INDIANAPOLIS — When the final buzzer sounded and the fireworks above the court went off, unleashing a torrent of confetti and streamers and tissue paper cut into pieces the size of a Reese’s that signaled the end of the college basketball season and the beginning of Duke’s celebration, Jahlil Okafor was not on the floor.
He was on the bench, sidelined due to foul trouble and defensive struggles and his inability to consistently make free throws, an issue in a game that only needed a couple of those freebies in order to be put on ice. Okafor, Duke’s first-team all-american and a soon-to-be top two pick in the 2015 NBA Draft, hadn’t played his best game anyway, finishing with just 10 points and three boards in 22 foul-plagued minutes.
But none of that mattered.
Because as soon as that buzzer sounded, Okafor took off on a dead sprint, the fastest he ran all night, as he tried to chase down Tyus Jones, his best friend, his point guard and the other half of a package deal that brought another national title to Durham. He caught Jones right around half court, enveloping him in a bear hug as the two went crashing to the floor, locked in embrace when the inevitability of tears became a reality.
“This is what we dreamed of,” Okafor said, ‘this’ being Duke’s 68-63 win over Wisconsin in the national title game on Monday night.
And ‘this’ is the reason that Jones and Okafor, the Class of 2014’s best point guard and big man, decided all those years ago that they were going to play their college basketball together.
The story has been told a million times by now. Jones and Okafor met in third grade, at the AAU nationals in Orlando. They grew close in ninth grade, when they roomed together while playing for USA Basketball, deciding then that they were going to play their college ball together. That was when they first discussed winning a national title together.
“And we did it,” Okafor said.
That moment the duo shared at midcourt? It was the culmination of that process, a relationship built and maintained despite two kids that come from different backgrounds, that lived more than 500 miles from each other, a friendship that turned into the bond of brotherhood.
“We told each other we loved each other,” Okafor said of their embrace. “This is what we dreamed of.”
“To come all that way,” Jones added. “We were just crying.”
What you have to understand here is that talk of package deals like this happen all the time on the recruiting circuit. Kids go to a camp or a tournament together. They enjoy each other’s company. They win a few games and have fun playing on the same team. Suddenly, they’re talking about how much they would like to go to college together without realizing just how much can change over the course of the next year, or two years, or whatever it ends up being. All it takes is one off-hand mention for it to become a tweet, which becomes a rumor, which becomes something that the players will be asked over and over again.

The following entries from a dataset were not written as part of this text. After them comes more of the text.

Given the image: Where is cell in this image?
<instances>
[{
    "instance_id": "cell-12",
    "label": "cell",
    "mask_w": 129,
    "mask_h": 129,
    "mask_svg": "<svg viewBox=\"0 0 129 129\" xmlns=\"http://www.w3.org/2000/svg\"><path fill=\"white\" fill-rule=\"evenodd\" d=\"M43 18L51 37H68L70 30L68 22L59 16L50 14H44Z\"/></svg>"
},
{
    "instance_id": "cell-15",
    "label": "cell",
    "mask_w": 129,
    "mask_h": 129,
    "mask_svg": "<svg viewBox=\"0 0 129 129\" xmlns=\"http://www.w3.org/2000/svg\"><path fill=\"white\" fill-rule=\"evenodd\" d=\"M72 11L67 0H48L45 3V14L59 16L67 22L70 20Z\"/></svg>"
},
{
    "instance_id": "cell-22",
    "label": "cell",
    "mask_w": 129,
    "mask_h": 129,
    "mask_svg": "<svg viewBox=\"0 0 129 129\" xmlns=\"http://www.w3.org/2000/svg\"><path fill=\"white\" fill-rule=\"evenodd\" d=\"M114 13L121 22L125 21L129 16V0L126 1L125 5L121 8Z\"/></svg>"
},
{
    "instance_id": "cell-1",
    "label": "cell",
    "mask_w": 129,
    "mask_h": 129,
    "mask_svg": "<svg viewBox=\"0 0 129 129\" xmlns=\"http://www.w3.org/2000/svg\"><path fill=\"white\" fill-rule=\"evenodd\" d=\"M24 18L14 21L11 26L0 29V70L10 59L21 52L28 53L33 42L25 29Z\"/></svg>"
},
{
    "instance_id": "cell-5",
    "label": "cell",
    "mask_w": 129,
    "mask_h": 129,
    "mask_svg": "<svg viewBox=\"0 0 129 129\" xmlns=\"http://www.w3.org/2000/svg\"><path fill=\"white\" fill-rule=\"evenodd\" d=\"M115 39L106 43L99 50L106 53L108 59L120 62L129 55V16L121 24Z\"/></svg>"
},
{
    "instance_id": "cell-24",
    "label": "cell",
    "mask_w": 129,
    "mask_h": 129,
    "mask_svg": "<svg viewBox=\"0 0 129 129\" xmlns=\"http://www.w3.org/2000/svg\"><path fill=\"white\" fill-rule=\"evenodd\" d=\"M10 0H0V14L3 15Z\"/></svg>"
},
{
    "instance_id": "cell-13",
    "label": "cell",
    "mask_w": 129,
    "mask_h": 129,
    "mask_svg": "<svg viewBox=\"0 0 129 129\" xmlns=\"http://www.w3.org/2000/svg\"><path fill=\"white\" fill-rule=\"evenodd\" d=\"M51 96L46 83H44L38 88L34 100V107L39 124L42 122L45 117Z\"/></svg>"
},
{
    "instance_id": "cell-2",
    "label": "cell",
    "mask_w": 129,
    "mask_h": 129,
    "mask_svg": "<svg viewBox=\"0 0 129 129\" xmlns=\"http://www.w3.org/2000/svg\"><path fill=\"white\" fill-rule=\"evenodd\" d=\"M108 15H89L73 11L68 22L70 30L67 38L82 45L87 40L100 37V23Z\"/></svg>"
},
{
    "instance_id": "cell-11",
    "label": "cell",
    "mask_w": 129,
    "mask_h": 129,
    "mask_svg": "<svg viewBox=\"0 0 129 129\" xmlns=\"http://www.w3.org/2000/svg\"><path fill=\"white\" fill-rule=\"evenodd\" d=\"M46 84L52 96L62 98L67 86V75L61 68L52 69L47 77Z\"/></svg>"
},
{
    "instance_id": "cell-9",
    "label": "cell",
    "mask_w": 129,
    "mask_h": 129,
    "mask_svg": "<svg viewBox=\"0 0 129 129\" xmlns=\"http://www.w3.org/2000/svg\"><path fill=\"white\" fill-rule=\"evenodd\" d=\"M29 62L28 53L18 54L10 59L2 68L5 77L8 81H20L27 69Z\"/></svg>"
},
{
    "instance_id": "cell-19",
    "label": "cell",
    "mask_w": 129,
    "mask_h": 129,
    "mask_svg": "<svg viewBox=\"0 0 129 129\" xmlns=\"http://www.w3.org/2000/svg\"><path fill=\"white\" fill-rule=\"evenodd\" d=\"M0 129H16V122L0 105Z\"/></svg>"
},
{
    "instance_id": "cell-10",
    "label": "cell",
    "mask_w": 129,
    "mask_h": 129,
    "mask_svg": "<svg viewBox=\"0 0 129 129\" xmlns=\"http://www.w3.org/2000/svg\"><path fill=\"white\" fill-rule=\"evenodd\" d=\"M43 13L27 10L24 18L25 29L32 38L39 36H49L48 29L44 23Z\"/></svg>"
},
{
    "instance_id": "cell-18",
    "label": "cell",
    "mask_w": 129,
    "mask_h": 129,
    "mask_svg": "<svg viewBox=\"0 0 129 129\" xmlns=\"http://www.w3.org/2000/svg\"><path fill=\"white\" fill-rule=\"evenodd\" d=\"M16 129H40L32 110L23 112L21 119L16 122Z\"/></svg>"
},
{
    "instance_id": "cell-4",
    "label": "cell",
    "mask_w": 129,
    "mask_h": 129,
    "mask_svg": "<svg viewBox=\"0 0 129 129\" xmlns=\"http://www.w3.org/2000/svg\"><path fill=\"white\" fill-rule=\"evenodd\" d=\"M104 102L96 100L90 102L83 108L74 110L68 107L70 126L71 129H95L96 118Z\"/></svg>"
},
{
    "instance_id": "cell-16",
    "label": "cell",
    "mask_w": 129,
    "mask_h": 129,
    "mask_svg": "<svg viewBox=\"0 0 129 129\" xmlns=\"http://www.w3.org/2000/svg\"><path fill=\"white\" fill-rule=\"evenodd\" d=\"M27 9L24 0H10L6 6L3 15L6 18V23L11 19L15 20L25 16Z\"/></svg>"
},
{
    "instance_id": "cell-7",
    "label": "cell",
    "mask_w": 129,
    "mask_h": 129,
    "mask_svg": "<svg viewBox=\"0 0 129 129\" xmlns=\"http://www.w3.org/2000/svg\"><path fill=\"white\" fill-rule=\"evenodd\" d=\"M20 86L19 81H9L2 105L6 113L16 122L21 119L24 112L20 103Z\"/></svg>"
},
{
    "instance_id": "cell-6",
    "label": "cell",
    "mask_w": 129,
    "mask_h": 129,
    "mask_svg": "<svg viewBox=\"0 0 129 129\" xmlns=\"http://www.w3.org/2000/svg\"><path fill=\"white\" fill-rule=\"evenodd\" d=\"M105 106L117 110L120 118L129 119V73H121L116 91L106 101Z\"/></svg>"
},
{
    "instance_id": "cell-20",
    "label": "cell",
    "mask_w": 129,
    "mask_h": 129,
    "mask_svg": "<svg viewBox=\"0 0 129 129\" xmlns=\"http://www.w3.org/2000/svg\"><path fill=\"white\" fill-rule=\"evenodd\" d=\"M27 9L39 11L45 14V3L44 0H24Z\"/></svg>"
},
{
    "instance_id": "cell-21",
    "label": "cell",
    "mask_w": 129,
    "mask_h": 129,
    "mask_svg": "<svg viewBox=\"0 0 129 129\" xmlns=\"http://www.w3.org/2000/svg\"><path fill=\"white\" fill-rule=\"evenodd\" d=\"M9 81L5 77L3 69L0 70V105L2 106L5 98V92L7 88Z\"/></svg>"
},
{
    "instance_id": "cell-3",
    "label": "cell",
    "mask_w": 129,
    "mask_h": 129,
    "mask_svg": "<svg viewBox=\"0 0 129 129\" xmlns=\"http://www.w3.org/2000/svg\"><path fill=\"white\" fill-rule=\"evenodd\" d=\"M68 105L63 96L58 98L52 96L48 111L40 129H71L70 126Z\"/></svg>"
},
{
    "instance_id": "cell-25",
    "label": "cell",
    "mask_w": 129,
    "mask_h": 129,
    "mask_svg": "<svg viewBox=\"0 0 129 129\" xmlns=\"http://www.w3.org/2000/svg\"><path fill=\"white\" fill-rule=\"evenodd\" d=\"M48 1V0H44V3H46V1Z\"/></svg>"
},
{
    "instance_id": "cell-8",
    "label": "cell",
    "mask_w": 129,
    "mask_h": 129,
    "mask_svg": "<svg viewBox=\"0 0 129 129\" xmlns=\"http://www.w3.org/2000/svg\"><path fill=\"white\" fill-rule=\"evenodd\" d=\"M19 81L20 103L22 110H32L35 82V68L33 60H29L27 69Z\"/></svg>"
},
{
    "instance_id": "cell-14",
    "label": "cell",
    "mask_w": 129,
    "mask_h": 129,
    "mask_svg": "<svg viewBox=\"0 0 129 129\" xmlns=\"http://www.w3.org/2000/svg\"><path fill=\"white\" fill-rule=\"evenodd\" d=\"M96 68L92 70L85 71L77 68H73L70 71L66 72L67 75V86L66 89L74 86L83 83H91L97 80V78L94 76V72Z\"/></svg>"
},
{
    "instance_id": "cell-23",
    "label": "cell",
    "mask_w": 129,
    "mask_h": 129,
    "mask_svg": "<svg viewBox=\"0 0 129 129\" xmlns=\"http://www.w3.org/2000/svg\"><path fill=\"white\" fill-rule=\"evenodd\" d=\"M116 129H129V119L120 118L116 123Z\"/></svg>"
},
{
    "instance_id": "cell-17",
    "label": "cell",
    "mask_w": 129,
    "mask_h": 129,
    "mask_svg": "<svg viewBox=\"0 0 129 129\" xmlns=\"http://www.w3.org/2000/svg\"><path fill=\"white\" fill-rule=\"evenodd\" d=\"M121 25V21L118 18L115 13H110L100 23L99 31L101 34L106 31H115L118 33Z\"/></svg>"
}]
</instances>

The kids themselves know that these things can take on a life of their own, and they’ll use that to their advantage. Talking about package deals creates a buzz, and maybe that buzz will help them get a better scholarship offer or a phone call from a program that normally wouldn’t call. Or, maybe, the two are friends and they do want to play in college together, but one of them is far better than the other. If they’re good enough, they can make ultimatums to get a friend a scholarship.
That’s a real package deal. To get one kid, you have to take the other kid.
“It showed a sensitivity that most teenagers would never have,” Coach K said. “It’s really a good thing. That’s the kind of young men they are. I saw that throughout the recruiting process.”
“I think what was different about Tyus and I was the fact we had our families involved,” Okafor added. “My dad, his mother. His dad, my aunt. We’re all just one big family. I consider his mom my second mom. Likewise him with my dad.”
The end result was that moment on the court, immediately after winning the national title.
That’s a memory that both Jones and Okafor will carry with them forever, much like the friendship that precipitated it.